Marble relief of a drunken Heracles


ca. 323–1 BCEmarble36 in. × 30 1/8 in. × 5 1/2 in. (91.5 cm × 76.5 cm × 13.97 cm)

Gift of Edward Perry Warren, Esq., Honorary Degree 1926

1906.2

The motif of drunken Heracles was popular across Hellenistic and Roman art and can be found in countless examples across media from all corners of the Hellenistic world. In later Greek and Roman sculpture, the image was popular as part of a larger movement away from idealized treatment of the body and to more nuanced depictions of the human condition and its frailties, including infirmities of old age, wounds and weariness after battle or labor, and, in this case, disarray due to inebriation. 

In this example, Heracles reclines in a stupor on a rock draped with his lion skin.
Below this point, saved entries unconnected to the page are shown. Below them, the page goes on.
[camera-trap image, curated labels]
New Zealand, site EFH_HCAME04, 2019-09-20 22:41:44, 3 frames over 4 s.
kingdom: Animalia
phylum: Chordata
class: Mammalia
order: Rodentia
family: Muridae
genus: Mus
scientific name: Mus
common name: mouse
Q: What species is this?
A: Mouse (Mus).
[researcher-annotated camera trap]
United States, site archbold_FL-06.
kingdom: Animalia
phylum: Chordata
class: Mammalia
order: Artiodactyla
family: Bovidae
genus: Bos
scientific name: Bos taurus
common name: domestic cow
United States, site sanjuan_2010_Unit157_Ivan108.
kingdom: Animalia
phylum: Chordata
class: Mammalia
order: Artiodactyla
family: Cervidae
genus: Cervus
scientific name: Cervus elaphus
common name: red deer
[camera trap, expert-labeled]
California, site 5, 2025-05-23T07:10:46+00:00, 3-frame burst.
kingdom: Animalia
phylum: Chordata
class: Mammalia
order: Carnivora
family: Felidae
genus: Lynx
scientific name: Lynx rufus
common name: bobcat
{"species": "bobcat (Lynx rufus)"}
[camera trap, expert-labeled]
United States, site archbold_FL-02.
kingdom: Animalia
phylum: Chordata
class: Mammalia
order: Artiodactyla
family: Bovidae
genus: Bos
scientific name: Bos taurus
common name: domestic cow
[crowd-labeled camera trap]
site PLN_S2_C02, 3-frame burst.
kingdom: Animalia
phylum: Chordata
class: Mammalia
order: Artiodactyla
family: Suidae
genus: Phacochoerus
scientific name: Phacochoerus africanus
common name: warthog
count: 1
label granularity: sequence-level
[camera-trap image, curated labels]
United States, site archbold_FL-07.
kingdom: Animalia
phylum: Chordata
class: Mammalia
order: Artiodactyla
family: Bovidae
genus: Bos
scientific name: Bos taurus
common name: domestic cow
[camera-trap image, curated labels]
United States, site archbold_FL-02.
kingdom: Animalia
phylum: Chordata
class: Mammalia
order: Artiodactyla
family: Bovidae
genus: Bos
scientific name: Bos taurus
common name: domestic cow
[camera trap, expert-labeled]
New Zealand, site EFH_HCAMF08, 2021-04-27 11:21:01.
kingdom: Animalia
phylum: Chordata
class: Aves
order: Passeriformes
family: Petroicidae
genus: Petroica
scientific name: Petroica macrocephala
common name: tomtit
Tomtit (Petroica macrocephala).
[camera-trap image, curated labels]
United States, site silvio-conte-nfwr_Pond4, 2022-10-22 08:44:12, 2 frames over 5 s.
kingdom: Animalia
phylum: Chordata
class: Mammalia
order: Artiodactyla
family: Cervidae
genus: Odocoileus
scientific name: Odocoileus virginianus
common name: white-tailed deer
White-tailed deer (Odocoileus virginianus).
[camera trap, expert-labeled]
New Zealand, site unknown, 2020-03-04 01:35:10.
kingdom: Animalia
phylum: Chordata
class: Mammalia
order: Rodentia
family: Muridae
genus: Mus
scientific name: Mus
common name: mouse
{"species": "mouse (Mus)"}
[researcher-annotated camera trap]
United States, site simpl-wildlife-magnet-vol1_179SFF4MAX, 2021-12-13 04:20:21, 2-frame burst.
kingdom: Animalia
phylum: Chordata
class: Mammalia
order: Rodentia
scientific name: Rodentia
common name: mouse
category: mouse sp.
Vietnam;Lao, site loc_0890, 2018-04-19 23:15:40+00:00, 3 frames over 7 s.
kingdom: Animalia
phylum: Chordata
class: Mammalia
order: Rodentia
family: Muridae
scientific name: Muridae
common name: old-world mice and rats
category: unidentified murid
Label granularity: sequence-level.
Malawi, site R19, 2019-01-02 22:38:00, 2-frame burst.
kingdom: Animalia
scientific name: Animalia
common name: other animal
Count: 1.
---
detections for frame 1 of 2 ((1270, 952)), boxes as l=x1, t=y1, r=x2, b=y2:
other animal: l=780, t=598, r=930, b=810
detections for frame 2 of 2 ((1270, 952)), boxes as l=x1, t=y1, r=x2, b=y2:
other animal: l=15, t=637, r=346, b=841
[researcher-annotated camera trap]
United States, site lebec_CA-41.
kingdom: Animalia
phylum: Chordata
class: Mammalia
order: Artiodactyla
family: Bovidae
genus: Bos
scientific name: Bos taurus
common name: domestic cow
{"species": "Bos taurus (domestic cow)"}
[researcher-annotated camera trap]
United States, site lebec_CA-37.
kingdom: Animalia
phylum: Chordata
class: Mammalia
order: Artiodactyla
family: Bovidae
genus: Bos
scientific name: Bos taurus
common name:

A group of four erotes (cupids) mischievously play with the drunken hero, a pair working together to steal his heavy club while another steals away with his oinochoe, or wine vessel. The fourth leans into Heracles’s wine cup, presumably imbibing its remnants. There is an air of levity about the whole scene, which is common in the trope. The scene is sculpted in high relief and is an exceptional example of Hellenistic sculptural achievement. 

The original function of the relief is not known, but a similar and more fragmentary relief from the Hellenistic period exists at the Villa Albani in Rome. While most surviving Hellenistic relief sculpture is known from major public buildings like temples and altars erected across the Mediterranean, monumental marble sarcophagi also begin to appear at this time. The imagery of this piece and its Dionysiac resonance seems more appropriate to the private and probably funerary context than to a public altar. Scenes of the drunken Heracles (Hercules) are known from later sarcophagi of the Roman period, which often include Dionysiac revelry. The Bowdoin relief was installed at one point in the wall of a Florentine villa, though which villa is not recorded. The theme was later treated in mythological painting by Rubens.

—Sean P. Burrus

Provenance

Before 1906, collection of Edward Perry Warren; 1906, gifted to the Bowdoin College Museum of Art by Edward Perry Warren.



Collector
Edward Perry Warren

A testament to his impact as an influential twentieth-century American antiquities collector, Edward Perry Warren’s (1860–1928, H ’26) name is linked to hundreds of ancient objects housed in institutions across the United States, including more than five hundred works at the Bowdoin College Museum of Art alone.